| AIMANT1, ANTE, part. prés. et adj. I.− Part. prés. de aimer*. II.− Adjectif A.− Vieilli. [En parlant d'une pers.] Qui aime (par disposition naturelle ou à un moment du temps) : 1. − Ah bah! dit-il, est-ce qu'on se marie? La bohémienne devint pâle et laissa tristement retomber sa tête sur sa poitrine.
− Belle amoureuse, reprit tendrement Phœbus, qu'est-ce que c'est que ces folies-là? Grand'chose que le mariage! Est-on moins bien aimant pour n'avoir pas craché du latin dans la boutique d'un prêtre?
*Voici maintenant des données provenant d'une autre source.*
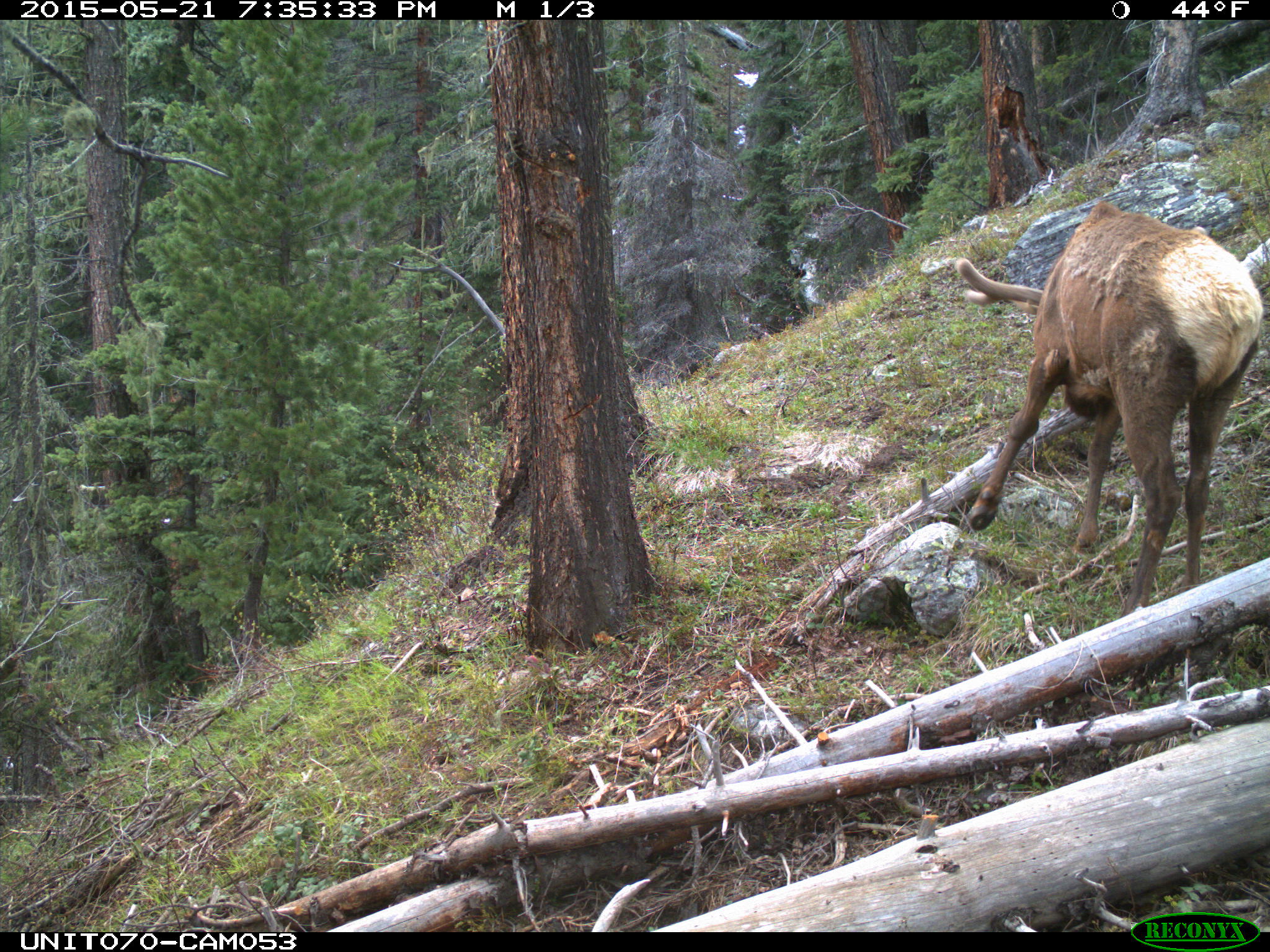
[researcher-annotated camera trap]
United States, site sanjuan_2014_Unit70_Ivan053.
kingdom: Animalia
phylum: Chordata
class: Mammalia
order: Artiodactyla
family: Cervidae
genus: Cervus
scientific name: Cervus elaphus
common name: red deer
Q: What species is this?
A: Cervus elaphus (red deer).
V. Hugo, Notre-Dame de Paris,1832, p. 344. 2. Prenez sur vous, méprisez le monde, qui est bien méprisable en effet, et cherchez le bonheur là seulement où vous le trouverez, en Dieu premièrement, et puis dans ses dons, dans vos enfants, dans votre mari, dans tout ce qu'il y a d'aimable et aimant autour de vous.
F.-R. de Lamennais, Lettres inédites ... à la baronne Cottu,1825, p. 172. 3. Plus qu'aucune autre classe, le sacerdoce de l'humanité doit utiliser une telle assistance. (...) Nos prêtres éprouveront (...) un fréquent besoin de retremper leur vraie dignité dans un noble commerce, d'abord subjectif, puis même objectif, avec le sexe aimant.
A. Comte, Catéchisme positiviste,1852, p. 303. 4. ... elle ne conçoit pas que l'on puisse vivre dans le passé; sa chair, son cœur et son esprit ne connaissent du temps que la minute présente, comme la libellule et comme le frisson de l'eau. Et le grand avenir ouvert aux hommes aimants et aux bêtes lui est fermé.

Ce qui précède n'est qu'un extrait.